Since most state borders are shut and public transport services suspended, thousands of men, women, and children are stranded on the borders of big cities.
The Bharatiya Janata Party-led Indian government is providing them with food, makeshift shelters and free public transport. India’s main opposition party, the Indian National Congress has attacked the government over its poor planning of the lockdown.
The Congress Party has accused Prime Minister Narendra Damodardas Modi of being an elitist leader. Many in the opposition are likening the lockdown to another one of BJP’s decisions when the party decided to take 90 percent of India’s currency out of circulation. In 2016, when Modi decided to ban Rs500 and Rs1000 notes, it broke the back of India’s informal labor sector, which employs about 90 percent of India’s workforce.
In an address to the nation, Modi apologized for the pain that the workers have to bear. But he also added that these steps are necessary.

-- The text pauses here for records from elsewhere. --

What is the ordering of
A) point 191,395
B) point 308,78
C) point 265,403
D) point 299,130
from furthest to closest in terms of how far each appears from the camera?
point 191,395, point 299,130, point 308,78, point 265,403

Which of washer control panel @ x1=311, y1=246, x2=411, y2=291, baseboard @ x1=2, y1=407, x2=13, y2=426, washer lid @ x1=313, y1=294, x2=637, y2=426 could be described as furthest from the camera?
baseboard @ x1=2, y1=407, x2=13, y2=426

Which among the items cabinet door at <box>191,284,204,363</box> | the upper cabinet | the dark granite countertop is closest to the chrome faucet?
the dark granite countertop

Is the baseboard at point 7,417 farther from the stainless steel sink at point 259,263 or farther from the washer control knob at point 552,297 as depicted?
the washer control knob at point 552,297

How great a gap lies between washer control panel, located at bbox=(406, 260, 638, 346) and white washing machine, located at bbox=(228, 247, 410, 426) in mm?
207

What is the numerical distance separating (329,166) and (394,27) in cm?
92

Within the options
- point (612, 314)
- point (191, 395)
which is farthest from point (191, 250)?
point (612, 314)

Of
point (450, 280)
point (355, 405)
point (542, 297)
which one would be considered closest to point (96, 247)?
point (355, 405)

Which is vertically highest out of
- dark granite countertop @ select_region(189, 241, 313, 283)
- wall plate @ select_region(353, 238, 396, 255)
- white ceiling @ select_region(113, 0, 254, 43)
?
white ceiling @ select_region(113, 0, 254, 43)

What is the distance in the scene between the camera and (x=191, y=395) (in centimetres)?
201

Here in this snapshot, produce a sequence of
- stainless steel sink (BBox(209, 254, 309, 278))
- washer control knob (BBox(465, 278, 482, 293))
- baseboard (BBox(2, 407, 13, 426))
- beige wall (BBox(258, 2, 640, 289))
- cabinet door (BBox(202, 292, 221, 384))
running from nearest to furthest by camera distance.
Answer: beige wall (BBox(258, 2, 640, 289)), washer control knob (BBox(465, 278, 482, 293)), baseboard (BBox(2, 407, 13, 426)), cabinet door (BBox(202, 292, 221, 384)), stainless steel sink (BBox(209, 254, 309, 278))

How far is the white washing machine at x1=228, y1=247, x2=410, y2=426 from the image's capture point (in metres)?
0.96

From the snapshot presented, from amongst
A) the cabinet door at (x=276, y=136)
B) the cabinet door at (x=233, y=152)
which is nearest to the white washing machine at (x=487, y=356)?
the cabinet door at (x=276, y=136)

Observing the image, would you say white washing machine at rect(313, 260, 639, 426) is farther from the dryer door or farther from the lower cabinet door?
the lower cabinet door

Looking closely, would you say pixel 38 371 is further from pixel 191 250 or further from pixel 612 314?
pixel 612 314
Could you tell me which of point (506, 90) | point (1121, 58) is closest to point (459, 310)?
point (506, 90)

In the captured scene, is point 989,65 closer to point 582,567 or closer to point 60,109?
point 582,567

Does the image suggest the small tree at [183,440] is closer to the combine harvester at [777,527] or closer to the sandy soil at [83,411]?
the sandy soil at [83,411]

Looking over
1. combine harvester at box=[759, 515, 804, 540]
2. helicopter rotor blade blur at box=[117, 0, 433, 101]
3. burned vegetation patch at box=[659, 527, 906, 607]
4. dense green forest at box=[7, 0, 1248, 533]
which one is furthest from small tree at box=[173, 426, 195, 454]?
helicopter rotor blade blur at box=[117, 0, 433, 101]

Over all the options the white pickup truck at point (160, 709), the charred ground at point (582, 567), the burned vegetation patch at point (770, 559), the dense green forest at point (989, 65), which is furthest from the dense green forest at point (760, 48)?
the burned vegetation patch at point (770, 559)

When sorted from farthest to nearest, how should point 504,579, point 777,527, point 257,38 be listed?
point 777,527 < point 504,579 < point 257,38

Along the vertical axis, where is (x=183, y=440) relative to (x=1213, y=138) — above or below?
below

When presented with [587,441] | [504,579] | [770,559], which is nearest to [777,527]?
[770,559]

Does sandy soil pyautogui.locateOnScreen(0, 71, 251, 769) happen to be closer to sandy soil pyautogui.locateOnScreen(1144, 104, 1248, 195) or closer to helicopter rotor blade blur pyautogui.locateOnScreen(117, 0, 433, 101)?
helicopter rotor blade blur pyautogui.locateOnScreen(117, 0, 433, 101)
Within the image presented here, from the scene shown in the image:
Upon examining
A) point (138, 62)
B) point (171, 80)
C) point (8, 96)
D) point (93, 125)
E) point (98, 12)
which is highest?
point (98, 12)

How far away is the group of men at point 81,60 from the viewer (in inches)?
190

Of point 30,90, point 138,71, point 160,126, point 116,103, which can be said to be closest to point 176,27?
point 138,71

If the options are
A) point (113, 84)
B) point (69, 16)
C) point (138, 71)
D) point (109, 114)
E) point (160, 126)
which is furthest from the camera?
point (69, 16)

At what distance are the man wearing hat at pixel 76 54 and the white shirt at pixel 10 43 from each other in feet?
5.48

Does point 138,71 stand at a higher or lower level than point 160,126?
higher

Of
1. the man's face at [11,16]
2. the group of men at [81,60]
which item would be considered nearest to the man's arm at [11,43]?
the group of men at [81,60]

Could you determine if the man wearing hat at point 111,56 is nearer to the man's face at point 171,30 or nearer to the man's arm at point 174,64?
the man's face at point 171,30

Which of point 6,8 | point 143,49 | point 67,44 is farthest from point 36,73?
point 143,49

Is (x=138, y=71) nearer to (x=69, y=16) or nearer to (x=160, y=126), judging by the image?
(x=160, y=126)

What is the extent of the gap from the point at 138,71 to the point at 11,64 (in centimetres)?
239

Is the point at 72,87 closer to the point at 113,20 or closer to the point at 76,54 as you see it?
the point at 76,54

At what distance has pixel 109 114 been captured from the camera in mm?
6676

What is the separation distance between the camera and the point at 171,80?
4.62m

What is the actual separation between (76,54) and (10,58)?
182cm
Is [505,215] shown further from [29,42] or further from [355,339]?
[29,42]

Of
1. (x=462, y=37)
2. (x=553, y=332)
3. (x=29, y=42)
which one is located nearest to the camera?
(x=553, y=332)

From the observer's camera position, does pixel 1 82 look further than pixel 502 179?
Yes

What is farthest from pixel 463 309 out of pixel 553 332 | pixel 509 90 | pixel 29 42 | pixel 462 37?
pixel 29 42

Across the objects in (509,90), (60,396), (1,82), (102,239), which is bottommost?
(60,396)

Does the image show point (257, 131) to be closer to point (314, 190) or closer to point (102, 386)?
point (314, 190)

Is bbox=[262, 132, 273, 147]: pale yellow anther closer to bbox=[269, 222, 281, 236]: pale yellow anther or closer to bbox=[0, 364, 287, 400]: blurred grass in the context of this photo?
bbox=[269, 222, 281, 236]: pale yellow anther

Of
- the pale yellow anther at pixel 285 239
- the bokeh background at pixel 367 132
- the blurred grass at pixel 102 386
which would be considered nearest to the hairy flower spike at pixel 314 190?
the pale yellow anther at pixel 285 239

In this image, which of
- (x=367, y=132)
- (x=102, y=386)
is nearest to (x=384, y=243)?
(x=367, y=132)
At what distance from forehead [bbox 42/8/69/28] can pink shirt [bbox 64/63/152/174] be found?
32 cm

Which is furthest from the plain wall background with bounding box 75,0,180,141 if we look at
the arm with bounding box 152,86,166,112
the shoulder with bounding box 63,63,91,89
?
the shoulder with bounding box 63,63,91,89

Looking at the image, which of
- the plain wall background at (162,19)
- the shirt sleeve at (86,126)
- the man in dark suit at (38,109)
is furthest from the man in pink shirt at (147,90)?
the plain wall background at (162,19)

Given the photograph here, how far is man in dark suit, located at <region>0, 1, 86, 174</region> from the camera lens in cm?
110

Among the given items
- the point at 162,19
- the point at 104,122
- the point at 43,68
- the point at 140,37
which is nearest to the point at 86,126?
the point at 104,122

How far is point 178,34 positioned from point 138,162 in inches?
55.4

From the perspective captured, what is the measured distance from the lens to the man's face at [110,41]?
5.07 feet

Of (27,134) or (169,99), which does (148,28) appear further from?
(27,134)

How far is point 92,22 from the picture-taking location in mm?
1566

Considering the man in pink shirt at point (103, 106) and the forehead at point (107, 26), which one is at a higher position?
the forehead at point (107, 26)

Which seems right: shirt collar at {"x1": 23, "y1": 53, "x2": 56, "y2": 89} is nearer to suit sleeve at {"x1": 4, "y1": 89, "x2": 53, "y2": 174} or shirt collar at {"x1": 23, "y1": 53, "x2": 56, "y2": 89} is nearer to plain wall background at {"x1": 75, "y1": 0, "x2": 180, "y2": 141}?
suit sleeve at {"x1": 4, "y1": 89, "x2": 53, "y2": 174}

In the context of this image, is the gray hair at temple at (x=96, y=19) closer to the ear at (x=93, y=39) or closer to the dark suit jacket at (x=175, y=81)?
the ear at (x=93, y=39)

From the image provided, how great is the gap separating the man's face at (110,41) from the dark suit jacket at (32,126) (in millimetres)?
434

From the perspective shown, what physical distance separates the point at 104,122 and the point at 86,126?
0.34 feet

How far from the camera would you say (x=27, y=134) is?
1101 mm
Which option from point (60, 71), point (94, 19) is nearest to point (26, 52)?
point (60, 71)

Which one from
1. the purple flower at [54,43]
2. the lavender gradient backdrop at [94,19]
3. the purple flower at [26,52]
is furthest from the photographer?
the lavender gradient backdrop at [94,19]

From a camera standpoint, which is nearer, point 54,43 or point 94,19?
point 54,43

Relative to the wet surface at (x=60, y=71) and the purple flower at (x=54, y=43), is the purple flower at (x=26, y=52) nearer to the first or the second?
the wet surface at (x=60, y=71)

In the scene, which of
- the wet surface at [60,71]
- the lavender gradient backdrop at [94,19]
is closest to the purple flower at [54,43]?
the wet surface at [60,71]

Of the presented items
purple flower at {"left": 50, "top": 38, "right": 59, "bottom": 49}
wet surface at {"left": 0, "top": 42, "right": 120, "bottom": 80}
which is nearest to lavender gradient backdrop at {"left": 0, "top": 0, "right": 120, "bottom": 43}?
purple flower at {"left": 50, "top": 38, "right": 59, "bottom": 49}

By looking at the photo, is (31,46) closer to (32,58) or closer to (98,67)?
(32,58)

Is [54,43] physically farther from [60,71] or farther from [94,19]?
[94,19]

As India is struggling with the rising cases of COVID-19, health experts are worried that workers collecting in large numbers could tip the country over to the next phase of infection. Indian authorities have said that community transmission of novel coronavirus has not yet started but the country might be on the precipice.
With almost two more weeks to go till the curfew is lifted, Delhi’s state government is asking the migrants to stay in Delhi. But without a clear plan of action to accommodate and feed the workers, their fate still hangs in limbo.